The thing I most frequently see
awk used for is in
pipelines --
one-liners, rather than true
scripts. One great way to use
awk is to split up
variable-length fields
delimited by some
character, or by
whitespace (the default). For example, the following:
who | awk '{print $1}'
prints a list of users currently
logged on the
system. In a longer pipeline, it can be more useful:
who | awk '{print $1}' | sort | uniq
This sorts the list of users alphabetically, then removes the
duplicates. (The
sort is a
prerequisite for the
uniq.)
The single-quotes around the awk statement are necessary to escape it from the shell. The curly braces with nothing before them indicate an awk statement which is to be executed for every line of the input file (stdin, in this case); the print $1 prints the first field on each line.
Fields are not always delimited by whitespace, however; the password file, for example, uses colons. Not to worry; awk -F changes the delimiter.

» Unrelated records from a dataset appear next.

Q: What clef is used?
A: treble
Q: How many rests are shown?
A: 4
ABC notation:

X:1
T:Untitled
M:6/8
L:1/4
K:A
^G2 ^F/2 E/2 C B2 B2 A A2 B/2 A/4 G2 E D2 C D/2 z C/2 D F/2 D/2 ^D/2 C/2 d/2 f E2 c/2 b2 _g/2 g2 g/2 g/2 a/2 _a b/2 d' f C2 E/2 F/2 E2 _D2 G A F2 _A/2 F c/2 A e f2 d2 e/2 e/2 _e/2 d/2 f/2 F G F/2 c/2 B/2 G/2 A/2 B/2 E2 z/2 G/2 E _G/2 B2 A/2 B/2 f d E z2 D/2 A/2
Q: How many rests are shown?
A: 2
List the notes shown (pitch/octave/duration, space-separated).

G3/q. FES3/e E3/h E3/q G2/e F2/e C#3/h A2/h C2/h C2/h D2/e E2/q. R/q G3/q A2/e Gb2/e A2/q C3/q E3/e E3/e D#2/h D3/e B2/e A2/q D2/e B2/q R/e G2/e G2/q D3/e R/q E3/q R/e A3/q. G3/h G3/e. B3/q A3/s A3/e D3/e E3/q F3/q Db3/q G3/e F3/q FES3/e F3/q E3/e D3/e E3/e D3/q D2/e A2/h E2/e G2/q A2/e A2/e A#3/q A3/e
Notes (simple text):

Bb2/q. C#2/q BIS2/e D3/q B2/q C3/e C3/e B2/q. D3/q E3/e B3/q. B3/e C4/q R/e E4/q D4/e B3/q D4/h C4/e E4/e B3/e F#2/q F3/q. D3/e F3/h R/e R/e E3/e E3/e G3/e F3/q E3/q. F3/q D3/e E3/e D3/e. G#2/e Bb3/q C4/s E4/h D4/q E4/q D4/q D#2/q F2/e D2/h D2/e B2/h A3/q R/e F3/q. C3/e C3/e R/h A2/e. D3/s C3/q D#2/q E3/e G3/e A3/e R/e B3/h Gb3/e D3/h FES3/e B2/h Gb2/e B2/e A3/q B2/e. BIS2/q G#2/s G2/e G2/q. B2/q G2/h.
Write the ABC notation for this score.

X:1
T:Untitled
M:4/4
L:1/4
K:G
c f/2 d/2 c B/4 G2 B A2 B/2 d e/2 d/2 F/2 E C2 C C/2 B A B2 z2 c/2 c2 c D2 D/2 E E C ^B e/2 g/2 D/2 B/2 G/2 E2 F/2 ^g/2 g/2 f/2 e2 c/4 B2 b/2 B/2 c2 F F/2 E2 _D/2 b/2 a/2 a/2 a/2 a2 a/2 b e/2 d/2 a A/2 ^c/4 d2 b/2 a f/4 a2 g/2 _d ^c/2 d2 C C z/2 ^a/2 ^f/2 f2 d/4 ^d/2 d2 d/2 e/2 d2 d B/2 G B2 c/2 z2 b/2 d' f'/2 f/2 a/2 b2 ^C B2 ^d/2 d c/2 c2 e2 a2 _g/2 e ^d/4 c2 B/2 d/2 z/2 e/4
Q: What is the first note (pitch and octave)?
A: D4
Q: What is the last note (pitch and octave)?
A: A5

cat /etc/passwd | awk -F: '{print $1}'
This will print a list of all
users who
exist on the system; it simply prints the first field of each line of the password file, where fields are delimited by colons,
not whitespace.
Awk is very convenient just for all the programs of the form
something | awk '{something else}'
which perform some
operation unconditionally on every line of the first program's output (or a
file). This power is increased a hundredfold by another
simple addition:
regular expressions. I will not get into the gory details of constructing one here, but it is extremely
powerful to write a program of the form
something | awk '/expression/ {something 1}; {something 2}'
which will do "something 1" to matching lines and "something 2" to all lines. For example, to
comment out any line in a
perl program containing the word '
excrement', the following awk one-liner suffices:
cat program.old | awk '/excrement/ {$0 = "#" $0}; {print $0}' | cat > program.new
OR, more succinctly,
awk '/excrement/ {$0 = "#" $0}; {print $0}' < program.old > program.new
(NB: $0 represents the whole line.)
This has the effect of going,
line-by-line, through program.old and printing out each line, but for matching lines, first
prepending a "#". It looks funny, but try it --
it works.
Getting into the realm of Programs That Shouldn't Really Be One-Liners, we find many uses of awk in pipelines which are occasionally useful, but more often just fun to write. Most of these involve BEGIN and END expressions. Without wasting too much more of your precious time, a BEGIN expression is written 'BEGIN {something}' and an END expression is written 'END {something}'. Note the similarity to regular expression lines -- BEGIN matches before the program starts, and END matches after it is done. This allows things like:
cat file | awk 'BEGIN {lines = 0}; {lines++}; END {print lines}'
which is a fancy line-counter, not useful as such, but
unique in that it is the first program we have seen
thus far which keeps internal
state in the form of the lines
variable. The BEGIN is not strictly
necessary, which is often the case; END,
OTOH, is very useful for summarizing results, such as line counts, word counts, and the like. Now go write the hardest awk one-liners you can think of! It's a great mental exercise, and if you like a
challenge, you'll enjoy it. If you are really interested, read the awk manpage for more ways to match lines (before the {}) and more ways to manipulate them (inside the {}). I have only scratched the surface.